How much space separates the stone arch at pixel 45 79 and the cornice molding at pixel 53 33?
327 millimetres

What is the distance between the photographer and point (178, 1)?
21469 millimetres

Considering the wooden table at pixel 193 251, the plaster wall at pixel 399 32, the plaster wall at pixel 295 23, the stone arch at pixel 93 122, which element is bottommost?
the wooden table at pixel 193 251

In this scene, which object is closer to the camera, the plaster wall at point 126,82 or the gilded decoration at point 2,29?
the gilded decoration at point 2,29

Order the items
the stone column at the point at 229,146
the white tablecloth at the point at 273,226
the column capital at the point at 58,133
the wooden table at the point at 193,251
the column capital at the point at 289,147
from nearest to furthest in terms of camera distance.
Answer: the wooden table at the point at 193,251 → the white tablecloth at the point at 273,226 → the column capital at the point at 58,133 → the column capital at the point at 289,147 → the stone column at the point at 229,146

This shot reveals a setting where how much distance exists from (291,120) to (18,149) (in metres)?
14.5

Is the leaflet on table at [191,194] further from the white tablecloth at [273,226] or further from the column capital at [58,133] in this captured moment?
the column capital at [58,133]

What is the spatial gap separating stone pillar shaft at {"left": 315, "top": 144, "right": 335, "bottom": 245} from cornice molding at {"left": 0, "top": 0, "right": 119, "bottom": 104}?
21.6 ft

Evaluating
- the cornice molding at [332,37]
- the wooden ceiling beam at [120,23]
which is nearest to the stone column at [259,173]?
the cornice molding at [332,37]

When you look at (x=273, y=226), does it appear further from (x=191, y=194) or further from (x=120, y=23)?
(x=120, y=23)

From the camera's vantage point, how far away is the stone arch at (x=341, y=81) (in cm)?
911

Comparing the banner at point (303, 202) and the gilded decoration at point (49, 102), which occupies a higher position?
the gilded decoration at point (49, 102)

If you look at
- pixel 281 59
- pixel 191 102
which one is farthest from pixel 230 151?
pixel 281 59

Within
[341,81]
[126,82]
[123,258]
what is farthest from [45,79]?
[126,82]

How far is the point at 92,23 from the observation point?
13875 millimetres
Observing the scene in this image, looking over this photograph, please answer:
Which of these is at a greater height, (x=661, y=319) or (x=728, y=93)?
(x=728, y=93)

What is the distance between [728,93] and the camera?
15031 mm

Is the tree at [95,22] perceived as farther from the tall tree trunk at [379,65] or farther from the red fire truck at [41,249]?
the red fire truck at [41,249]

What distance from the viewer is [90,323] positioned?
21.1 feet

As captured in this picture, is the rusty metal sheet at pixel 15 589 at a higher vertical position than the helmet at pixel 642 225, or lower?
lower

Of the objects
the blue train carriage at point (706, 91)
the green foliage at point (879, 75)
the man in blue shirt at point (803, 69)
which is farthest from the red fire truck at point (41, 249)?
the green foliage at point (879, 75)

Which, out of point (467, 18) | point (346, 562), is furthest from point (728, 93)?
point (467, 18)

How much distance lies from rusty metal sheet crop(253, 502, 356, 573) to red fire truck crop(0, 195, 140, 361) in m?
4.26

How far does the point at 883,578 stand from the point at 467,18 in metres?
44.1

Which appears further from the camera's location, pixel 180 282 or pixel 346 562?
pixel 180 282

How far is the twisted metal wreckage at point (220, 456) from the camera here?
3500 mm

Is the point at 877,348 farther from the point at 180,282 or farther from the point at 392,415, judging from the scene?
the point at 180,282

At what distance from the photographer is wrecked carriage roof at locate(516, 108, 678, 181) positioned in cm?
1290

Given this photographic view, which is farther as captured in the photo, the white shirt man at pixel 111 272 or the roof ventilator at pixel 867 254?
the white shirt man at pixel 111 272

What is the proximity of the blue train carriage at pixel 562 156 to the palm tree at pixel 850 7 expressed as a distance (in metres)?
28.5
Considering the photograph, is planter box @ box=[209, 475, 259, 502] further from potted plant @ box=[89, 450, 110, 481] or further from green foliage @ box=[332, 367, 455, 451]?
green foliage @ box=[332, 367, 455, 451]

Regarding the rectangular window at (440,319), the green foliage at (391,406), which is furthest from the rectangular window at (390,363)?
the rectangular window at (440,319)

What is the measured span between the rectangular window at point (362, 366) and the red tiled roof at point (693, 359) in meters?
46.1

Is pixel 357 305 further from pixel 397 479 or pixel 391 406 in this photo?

+++

Directions:
Can you copy out all of the data above, line for line, without changing a single character?

Finished task:
How much space separates the stone arch at pixel 45 79 and the cornice molding at pixel 53 33?
327 millimetres

What is the distance between the photographer and point (178, 1)?
21469 millimetres

Considering the wooden table at pixel 193 251, the plaster wall at pixel 399 32, the plaster wall at pixel 295 23, the stone arch at pixel 93 122, which element is bottommost?
the wooden table at pixel 193 251

In this scene, which object is closer to the camera, the plaster wall at point 126,82 or the gilded decoration at point 2,29?
the gilded decoration at point 2,29

Order the items
the stone column at the point at 229,146
the white tablecloth at the point at 273,226
the column capital at the point at 58,133
the wooden table at the point at 193,251
the column capital at the point at 289,147
from nearest to furthest in terms of camera distance.
Answer: the wooden table at the point at 193,251 → the white tablecloth at the point at 273,226 → the column capital at the point at 58,133 → the column capital at the point at 289,147 → the stone column at the point at 229,146

This shot reveals a setting where how much distance exists from (291,120) to (18,149) (in metres)?
14.5

Is the leaflet on table at [191,194] further from the white tablecloth at [273,226] or further from the column capital at [58,133] in this captured moment?
the column capital at [58,133]

What is the spatial gap separating stone pillar shaft at {"left": 315, "top": 144, "right": 335, "bottom": 245} from cornice molding at {"left": 0, "top": 0, "right": 119, "bottom": 104}?
21.6 ft

Evaluating
- the cornice molding at [332,37]
- the wooden ceiling beam at [120,23]
which is nearest to the stone column at [259,173]?
the cornice molding at [332,37]

When you look at (x=273, y=226), does it appear further from (x=191, y=194) or further from (x=120, y=23)?
(x=120, y=23)

From the camera's vantage point, how far away is the stone arch at (x=341, y=81) (in cm)?
911

Comparing the banner at point (303, 202) and the gilded decoration at point (49, 102), which occupies a higher position?
the gilded decoration at point (49, 102)

If you look at
- pixel 281 59
- pixel 191 102
which one is farthest from pixel 230 151?
pixel 281 59

Within
[341,81]
[126,82]
[123,258]
what is farthest from [45,79]?
[126,82]

How far is the point at 92,23 from the observation point?
13875 millimetres
Observing the scene in this image, looking over this photograph, please answer:
Which of these is at a greater height, (x=661, y=319) or (x=728, y=93)?
(x=728, y=93)

What is the distance between [728,93] and the camera?
15031 mm

Is the tree at [95,22] perceived as farther from the tall tree trunk at [379,65] or farther from the red fire truck at [41,249]?
the red fire truck at [41,249]

What distance from the viewer is [90,323] positioned?
21.1 feet

As captured in this picture, is the rusty metal sheet at pixel 15 589 at a higher vertical position than the helmet at pixel 642 225, or lower?
lower

Of the objects
the blue train carriage at point (706, 91)
the green foliage at point (879, 75)
the man in blue shirt at point (803, 69)
which is farthest from the red fire truck at point (41, 249)?
the green foliage at point (879, 75)

Which, out of point (467, 18) | point (346, 562), is furthest from point (728, 93)?
point (467, 18)

How much distance lies from rusty metal sheet crop(253, 502, 356, 573) to red fire truck crop(0, 195, 140, 361) in m?
4.26

How far does the point at 883,578 stand from the point at 467,18 in metres?
44.1

Which appears further from the camera's location, pixel 180 282 or pixel 346 562?
pixel 180 282

How far is the twisted metal wreckage at point (220, 456) from the camera here?
3500 mm

Is the point at 877,348 farther from the point at 180,282 or farther from the point at 392,415, judging from the scene?
the point at 180,282

At what distance from the photographer is wrecked carriage roof at locate(516, 108, 678, 181) positioned in cm?
1290

Given this photographic view, which is farther as captured in the photo, the white shirt man at pixel 111 272 or the roof ventilator at pixel 867 254?
the white shirt man at pixel 111 272

What is the proximity of the blue train carriage at pixel 562 156 to the palm tree at pixel 850 7 expressed as a distance (in metres)?
28.5
Considering the photograph, is planter box @ box=[209, 475, 259, 502] further from potted plant @ box=[89, 450, 110, 481] or further from green foliage @ box=[332, 367, 455, 451]?
green foliage @ box=[332, 367, 455, 451]

Regarding the rectangular window at (440,319), the green foliage at (391,406), which is furthest from the rectangular window at (390,363)?
the rectangular window at (440,319)

What is the measured span between the rectangular window at point (362, 366) and the red tiled roof at point (693, 359) in meters?
46.1

Is pixel 357 305 further from pixel 397 479 or pixel 391 406 in this photo?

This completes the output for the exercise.